Copy the rows from the line that contains "Which one, drawn from" up to and including the line that contains "3. x1=374, y1=684, x2=675, y2=719: grey", reproducing each line without any change.

········

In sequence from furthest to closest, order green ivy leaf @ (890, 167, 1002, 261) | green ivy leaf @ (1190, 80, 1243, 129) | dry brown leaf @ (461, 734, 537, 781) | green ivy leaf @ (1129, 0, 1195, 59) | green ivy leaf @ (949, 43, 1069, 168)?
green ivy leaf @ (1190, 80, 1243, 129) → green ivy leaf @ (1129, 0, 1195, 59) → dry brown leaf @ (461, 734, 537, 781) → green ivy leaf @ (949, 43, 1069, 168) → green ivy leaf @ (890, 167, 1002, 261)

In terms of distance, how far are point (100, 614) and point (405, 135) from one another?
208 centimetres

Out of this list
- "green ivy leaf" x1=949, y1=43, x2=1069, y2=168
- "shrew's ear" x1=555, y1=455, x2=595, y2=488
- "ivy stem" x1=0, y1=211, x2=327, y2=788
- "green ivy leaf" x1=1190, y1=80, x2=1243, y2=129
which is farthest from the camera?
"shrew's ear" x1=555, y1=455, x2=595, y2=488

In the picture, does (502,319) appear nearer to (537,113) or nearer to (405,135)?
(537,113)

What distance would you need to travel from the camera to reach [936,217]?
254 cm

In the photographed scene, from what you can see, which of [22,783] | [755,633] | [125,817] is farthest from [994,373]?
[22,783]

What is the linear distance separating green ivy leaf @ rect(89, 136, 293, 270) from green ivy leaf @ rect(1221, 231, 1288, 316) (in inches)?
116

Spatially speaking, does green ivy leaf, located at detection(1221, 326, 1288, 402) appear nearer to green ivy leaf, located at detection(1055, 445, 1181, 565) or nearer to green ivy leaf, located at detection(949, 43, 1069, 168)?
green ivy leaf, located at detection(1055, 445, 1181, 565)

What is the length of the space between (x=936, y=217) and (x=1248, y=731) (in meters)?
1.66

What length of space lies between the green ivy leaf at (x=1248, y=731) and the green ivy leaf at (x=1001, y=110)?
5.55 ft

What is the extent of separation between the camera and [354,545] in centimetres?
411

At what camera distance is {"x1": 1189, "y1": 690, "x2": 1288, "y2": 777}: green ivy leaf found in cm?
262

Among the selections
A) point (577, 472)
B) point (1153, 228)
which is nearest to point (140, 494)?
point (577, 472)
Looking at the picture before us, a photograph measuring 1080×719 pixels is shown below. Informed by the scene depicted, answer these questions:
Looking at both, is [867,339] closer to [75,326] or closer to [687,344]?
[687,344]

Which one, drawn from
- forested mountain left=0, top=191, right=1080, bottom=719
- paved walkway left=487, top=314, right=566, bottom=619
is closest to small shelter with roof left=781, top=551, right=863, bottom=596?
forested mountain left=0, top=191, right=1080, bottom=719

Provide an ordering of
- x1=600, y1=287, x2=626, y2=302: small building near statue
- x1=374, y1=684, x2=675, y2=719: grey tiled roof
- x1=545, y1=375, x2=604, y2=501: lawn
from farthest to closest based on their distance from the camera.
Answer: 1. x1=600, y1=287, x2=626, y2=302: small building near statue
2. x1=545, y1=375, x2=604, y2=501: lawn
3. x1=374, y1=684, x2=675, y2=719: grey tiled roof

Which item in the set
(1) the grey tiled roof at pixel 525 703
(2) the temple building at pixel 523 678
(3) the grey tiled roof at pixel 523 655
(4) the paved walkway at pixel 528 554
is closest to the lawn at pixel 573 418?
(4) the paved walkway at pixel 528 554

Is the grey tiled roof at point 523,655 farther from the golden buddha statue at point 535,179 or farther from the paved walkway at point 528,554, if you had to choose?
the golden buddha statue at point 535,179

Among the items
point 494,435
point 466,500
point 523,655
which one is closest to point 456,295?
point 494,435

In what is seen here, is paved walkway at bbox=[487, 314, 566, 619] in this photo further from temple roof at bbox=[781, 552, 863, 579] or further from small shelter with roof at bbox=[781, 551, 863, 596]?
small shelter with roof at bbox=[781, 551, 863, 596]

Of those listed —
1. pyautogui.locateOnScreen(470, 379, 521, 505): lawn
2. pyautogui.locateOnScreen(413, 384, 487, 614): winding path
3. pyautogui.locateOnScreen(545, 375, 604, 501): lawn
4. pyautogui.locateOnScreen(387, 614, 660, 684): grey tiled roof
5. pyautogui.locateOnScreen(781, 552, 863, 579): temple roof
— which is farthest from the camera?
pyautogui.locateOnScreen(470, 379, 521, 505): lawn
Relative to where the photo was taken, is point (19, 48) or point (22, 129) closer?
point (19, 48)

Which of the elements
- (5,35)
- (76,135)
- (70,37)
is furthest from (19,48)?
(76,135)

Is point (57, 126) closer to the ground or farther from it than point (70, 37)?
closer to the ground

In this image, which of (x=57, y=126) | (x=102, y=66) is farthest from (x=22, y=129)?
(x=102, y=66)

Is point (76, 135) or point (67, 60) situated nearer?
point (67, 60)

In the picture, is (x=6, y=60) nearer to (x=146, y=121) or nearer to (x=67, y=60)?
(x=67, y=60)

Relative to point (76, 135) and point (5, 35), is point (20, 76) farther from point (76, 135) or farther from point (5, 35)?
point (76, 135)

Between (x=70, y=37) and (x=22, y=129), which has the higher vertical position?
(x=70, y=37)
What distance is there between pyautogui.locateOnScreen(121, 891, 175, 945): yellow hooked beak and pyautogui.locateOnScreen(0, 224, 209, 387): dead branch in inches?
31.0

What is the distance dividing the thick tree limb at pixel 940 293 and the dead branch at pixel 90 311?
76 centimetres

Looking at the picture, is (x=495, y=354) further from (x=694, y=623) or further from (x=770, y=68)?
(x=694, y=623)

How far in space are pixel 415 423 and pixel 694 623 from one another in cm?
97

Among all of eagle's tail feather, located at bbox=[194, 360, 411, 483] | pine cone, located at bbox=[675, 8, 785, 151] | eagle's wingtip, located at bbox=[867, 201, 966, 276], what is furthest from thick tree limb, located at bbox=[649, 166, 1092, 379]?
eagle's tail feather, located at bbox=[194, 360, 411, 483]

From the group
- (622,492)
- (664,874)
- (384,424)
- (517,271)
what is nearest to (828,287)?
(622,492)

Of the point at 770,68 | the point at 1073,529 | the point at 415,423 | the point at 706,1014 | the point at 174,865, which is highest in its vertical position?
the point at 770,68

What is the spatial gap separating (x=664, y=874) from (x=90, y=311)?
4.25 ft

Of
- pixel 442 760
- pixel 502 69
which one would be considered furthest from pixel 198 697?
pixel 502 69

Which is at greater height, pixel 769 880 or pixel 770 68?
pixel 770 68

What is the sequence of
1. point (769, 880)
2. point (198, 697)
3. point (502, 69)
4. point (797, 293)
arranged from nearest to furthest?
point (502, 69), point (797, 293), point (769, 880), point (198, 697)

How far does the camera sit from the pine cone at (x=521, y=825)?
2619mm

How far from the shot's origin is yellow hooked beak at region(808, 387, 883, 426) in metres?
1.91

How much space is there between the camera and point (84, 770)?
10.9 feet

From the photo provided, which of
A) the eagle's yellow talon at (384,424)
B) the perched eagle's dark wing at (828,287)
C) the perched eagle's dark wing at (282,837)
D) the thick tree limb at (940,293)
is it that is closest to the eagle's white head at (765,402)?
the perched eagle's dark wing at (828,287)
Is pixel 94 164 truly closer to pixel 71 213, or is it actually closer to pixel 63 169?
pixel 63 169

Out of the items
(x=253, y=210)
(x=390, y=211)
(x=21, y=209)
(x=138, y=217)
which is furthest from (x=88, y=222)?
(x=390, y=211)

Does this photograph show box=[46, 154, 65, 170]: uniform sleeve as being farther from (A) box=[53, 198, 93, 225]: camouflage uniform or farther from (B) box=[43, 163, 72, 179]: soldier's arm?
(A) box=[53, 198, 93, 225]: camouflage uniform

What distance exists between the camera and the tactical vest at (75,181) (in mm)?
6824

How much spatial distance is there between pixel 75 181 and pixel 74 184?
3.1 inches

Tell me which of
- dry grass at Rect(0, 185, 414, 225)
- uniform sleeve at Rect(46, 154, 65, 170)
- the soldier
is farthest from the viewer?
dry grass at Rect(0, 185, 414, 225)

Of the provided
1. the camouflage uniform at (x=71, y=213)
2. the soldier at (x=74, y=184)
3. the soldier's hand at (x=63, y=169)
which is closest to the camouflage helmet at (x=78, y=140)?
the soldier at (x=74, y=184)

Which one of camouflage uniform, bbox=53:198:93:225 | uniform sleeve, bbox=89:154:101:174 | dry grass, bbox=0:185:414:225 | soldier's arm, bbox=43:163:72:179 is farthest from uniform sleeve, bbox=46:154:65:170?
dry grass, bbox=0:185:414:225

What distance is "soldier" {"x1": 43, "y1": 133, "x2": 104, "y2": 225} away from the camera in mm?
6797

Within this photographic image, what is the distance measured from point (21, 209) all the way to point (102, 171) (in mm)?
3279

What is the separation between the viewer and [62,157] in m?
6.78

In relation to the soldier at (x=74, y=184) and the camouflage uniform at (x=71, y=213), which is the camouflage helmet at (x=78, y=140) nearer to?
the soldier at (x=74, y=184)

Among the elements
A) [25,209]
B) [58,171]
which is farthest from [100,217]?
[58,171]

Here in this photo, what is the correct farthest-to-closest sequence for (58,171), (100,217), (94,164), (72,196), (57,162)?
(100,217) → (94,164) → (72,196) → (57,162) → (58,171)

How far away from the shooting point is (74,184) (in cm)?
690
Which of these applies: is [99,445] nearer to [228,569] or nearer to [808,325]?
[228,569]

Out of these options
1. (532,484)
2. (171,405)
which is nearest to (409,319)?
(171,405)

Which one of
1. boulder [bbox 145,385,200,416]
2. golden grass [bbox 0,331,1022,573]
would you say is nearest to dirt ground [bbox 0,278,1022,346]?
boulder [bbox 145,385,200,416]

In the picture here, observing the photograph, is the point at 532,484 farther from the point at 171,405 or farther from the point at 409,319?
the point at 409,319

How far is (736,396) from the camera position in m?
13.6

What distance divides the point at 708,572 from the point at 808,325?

········

■ RESULT OF THE EXERCISE
Which one, drawn from
- forested mountain left=0, top=191, right=1080, bottom=719
- paved walkway left=487, top=314, right=566, bottom=619
is closest to small shelter with roof left=781, top=551, right=863, bottom=596?
forested mountain left=0, top=191, right=1080, bottom=719

Provide an ordering of
- x1=600, y1=287, x2=626, y2=302: small building near statue
- x1=374, y1=684, x2=675, y2=719: grey tiled roof
- x1=545, y1=375, x2=604, y2=501: lawn
from farthest to closest based on their distance from the camera.
Answer: 1. x1=600, y1=287, x2=626, y2=302: small building near statue
2. x1=545, y1=375, x2=604, y2=501: lawn
3. x1=374, y1=684, x2=675, y2=719: grey tiled roof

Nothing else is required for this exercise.